Помогло – сразу осекся на полуслове, не зная, что еще сказать. Однако сомнения продолжали в нем оставаться, и он ехидно осведомился, что раз я продолжаю настаивать на этой нерушимой связи, то получается, что и у меня самого, и у Федора тоже теперь немалые проблемы с этим.
– А как же, – охотно подтвердил я.
– Но тогда зачем?! – удивился он, вытаращив на меня глаза.
– Затем, что ты снова нарушил свое слово, которое дал мне, – ответил я. – Не надо было умышлять худое против царевны, и тогда ничего бы не было.
И вновь он мне не поверил.
Ну не укладывалось у него в голове, что я рискнул столь многим лишь для того, чтобы увезти Ксению, которая вдобавок чужая невеста.
– Так ты утверждаешь, что теперь мы все трое стали… – протянул он, морщась и не зная, как бы выразиться поделикатнее, но я бодро подхватил, причем в отличие от Дмитрия миндальничать не стал. Скорее уж напротив – постарался сгустить краски.
– На Руси ныне таких жеребцов, как мы, государь, называют меринами, петухов – каплунами… – Я напряг память, поскольку сельское хозяйство, и животноводство в частности, не мой конек, и она послушно выдала еще кое-что: – Кабанчиков именуют боровами, быков волами, а…

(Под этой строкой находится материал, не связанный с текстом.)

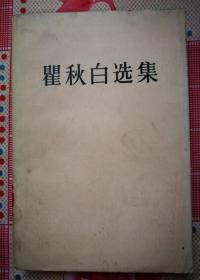 瞿秋白选集（1985年6月人民社1版1印）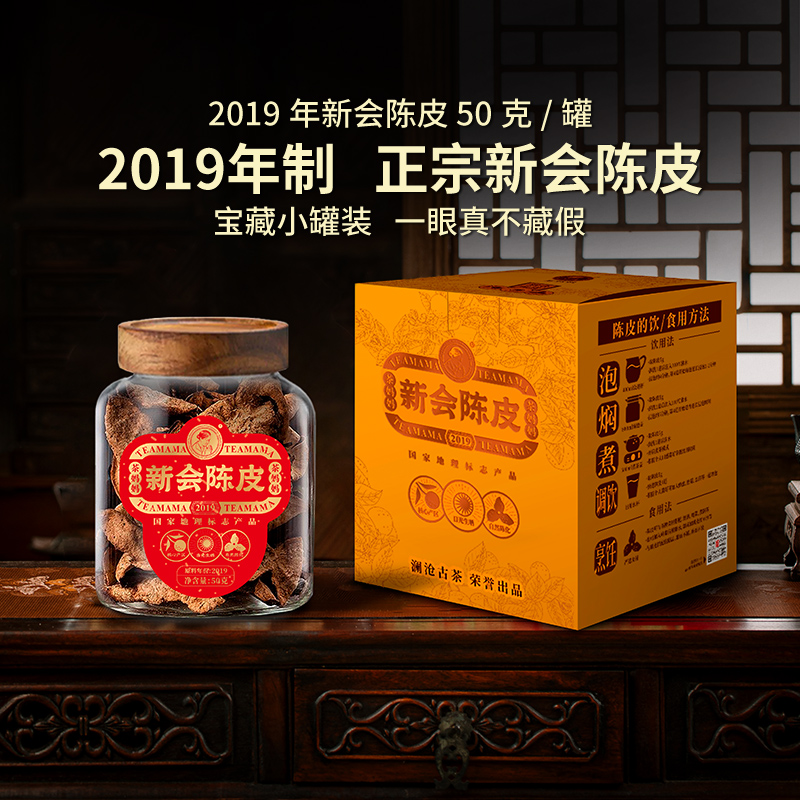 【品牌直营】澜沧古茶茶妈妈新会陈皮2019年陈皮茶新会柑普茶50g 茶 陈皮茶 原图主图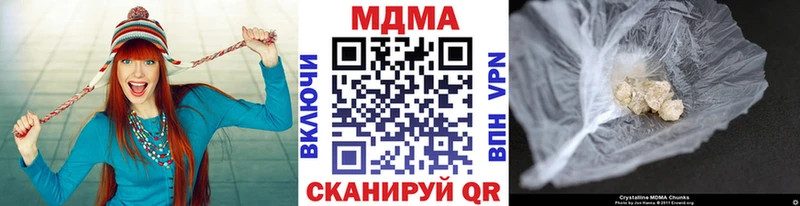 МДМА молли даркнет сайт Лабытнанги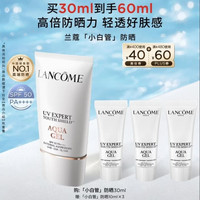 兰蔻 轻透水漾防晒乳 SPF50 PA++++ 30ml（赠 30ml，到手60ml）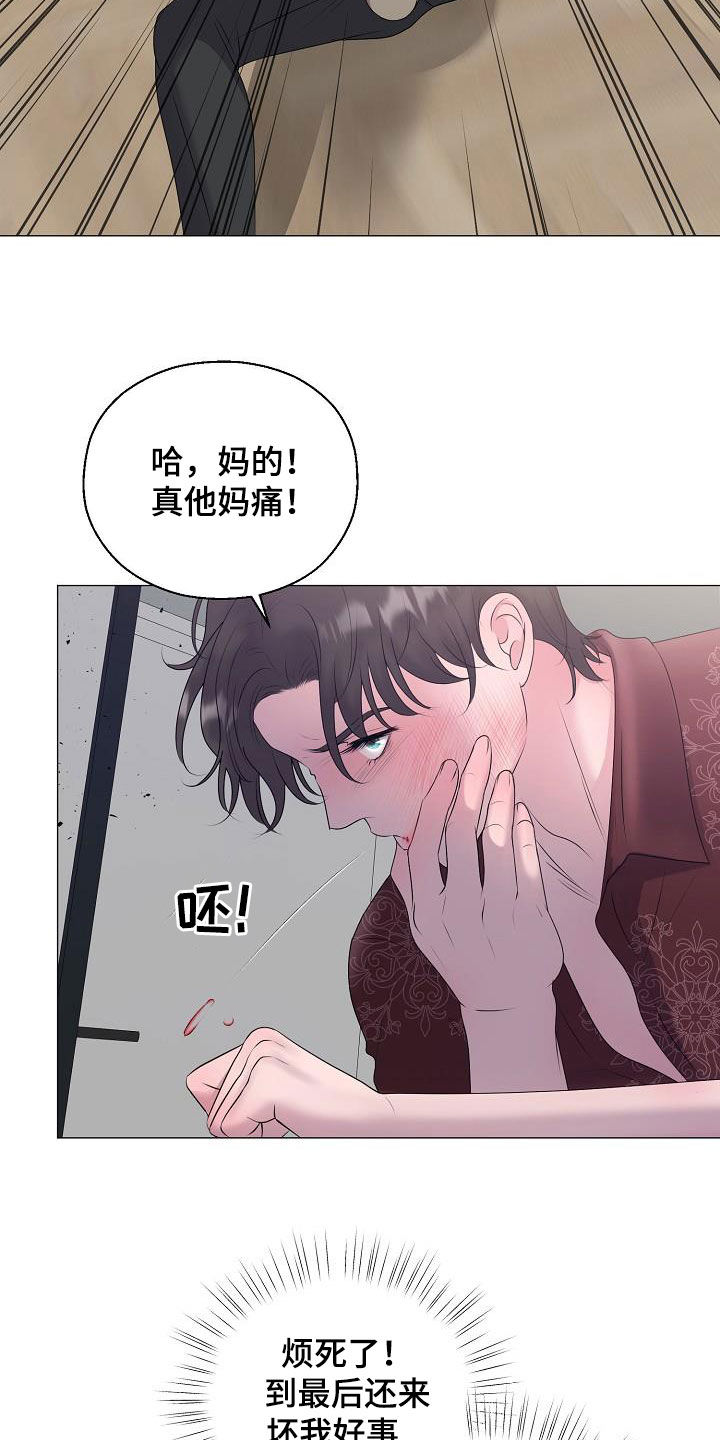 占为己有漫画,第60章：刺伤1图
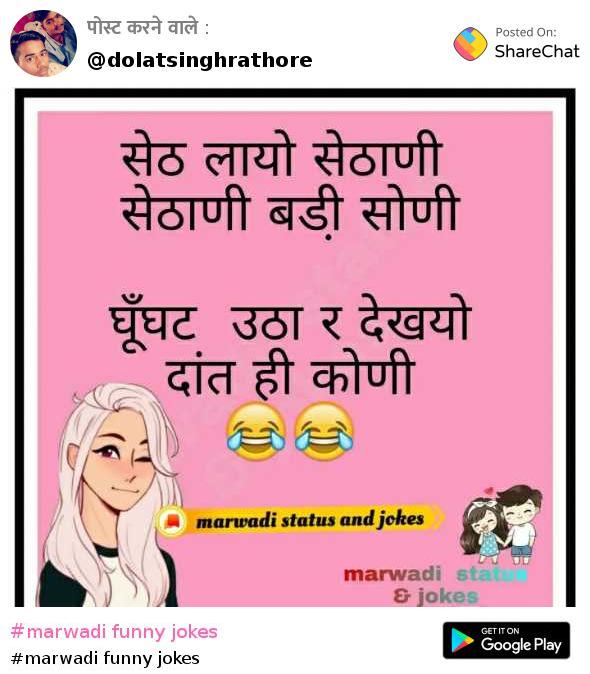 Marwadi funny online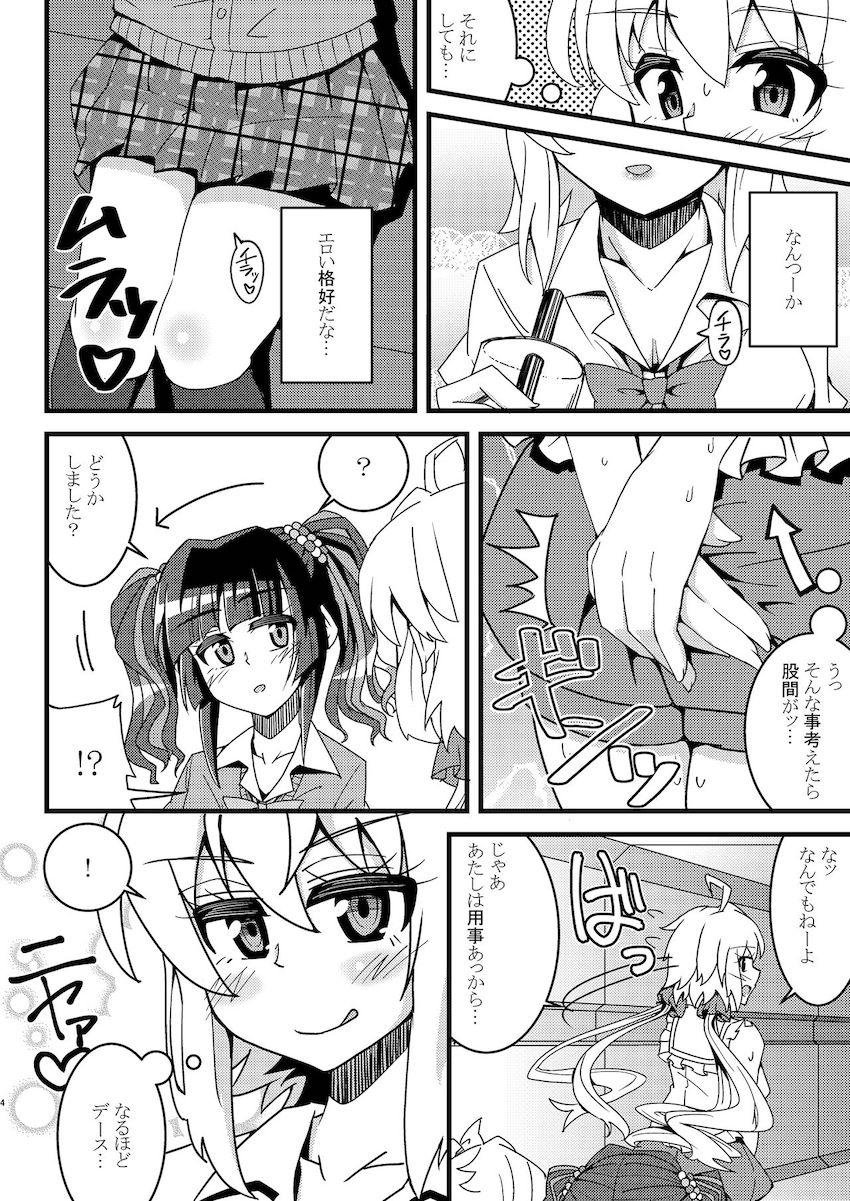 秘めセク♥不埒に快エッチ <> 003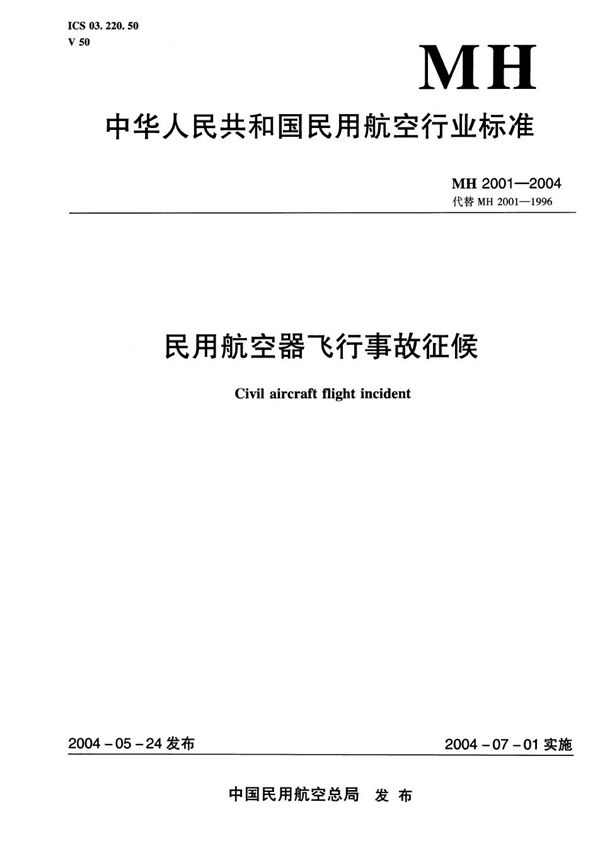 MH 2001-2004 民用航空器飞行事故征候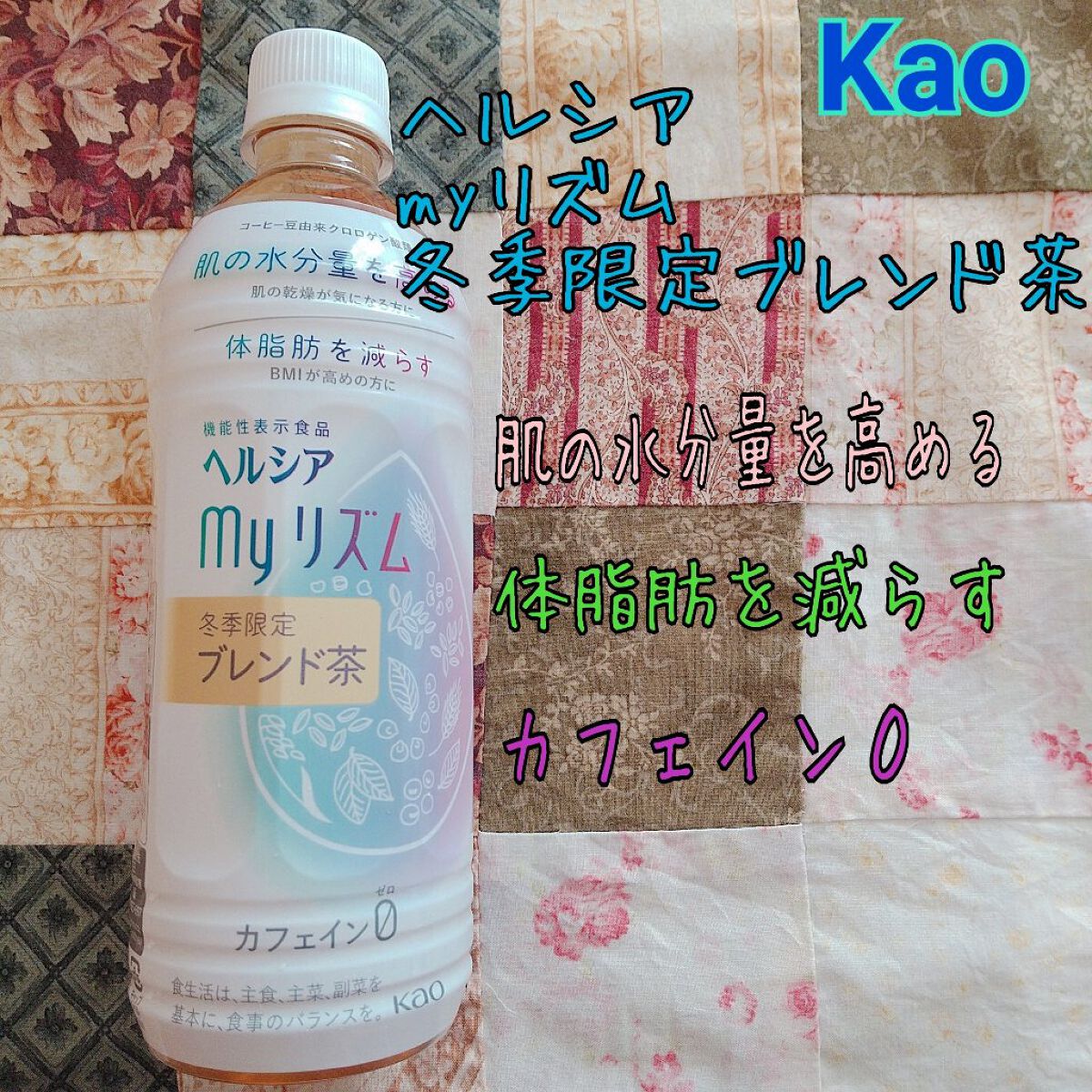 スパークリング グリーンキウイフレーバー/ヘルシアmyリズム/美容ドリンクを使ったクチコミ（1枚目）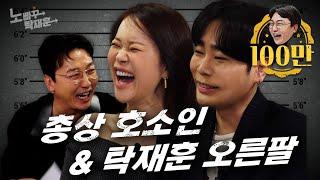 백지영&뮤지, 총 맞아 본 적 없는 가짜 감성을 노래하는 발라드퀸과 옥택연 대타ㅣ노빠꾸탁재훈 시즌2 EP.98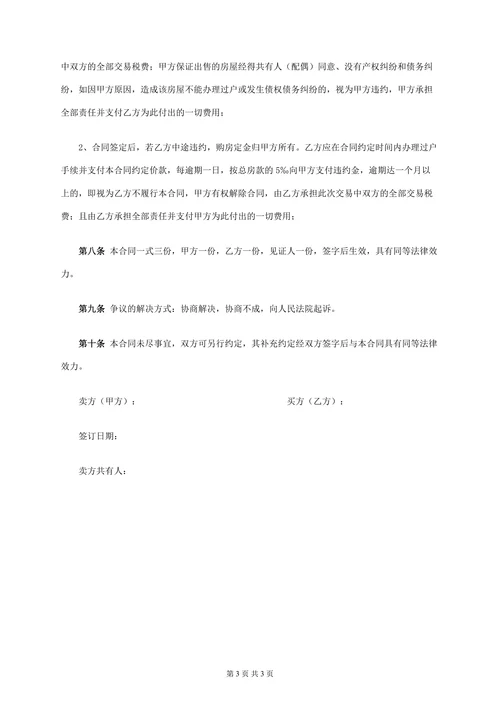 全款房屋买卖合同范本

Закончить он мне не дал, заорав, чтобы я заткнулся и… Но переполнявшие его чувства были столь сильны, что отыскать достойное продолжение у Дмитрия не получилось – он только засопел и зло уставился на меня, буравя глазами.
Я отвечал, как учил Христос, то есть взирал ласково и по-доброму. Одним словом, изображал хирурга, столкнувшегося с глупым пациентом, не понимающим, что без некоторых деталей организма жить ему будет гораздо спокойнее.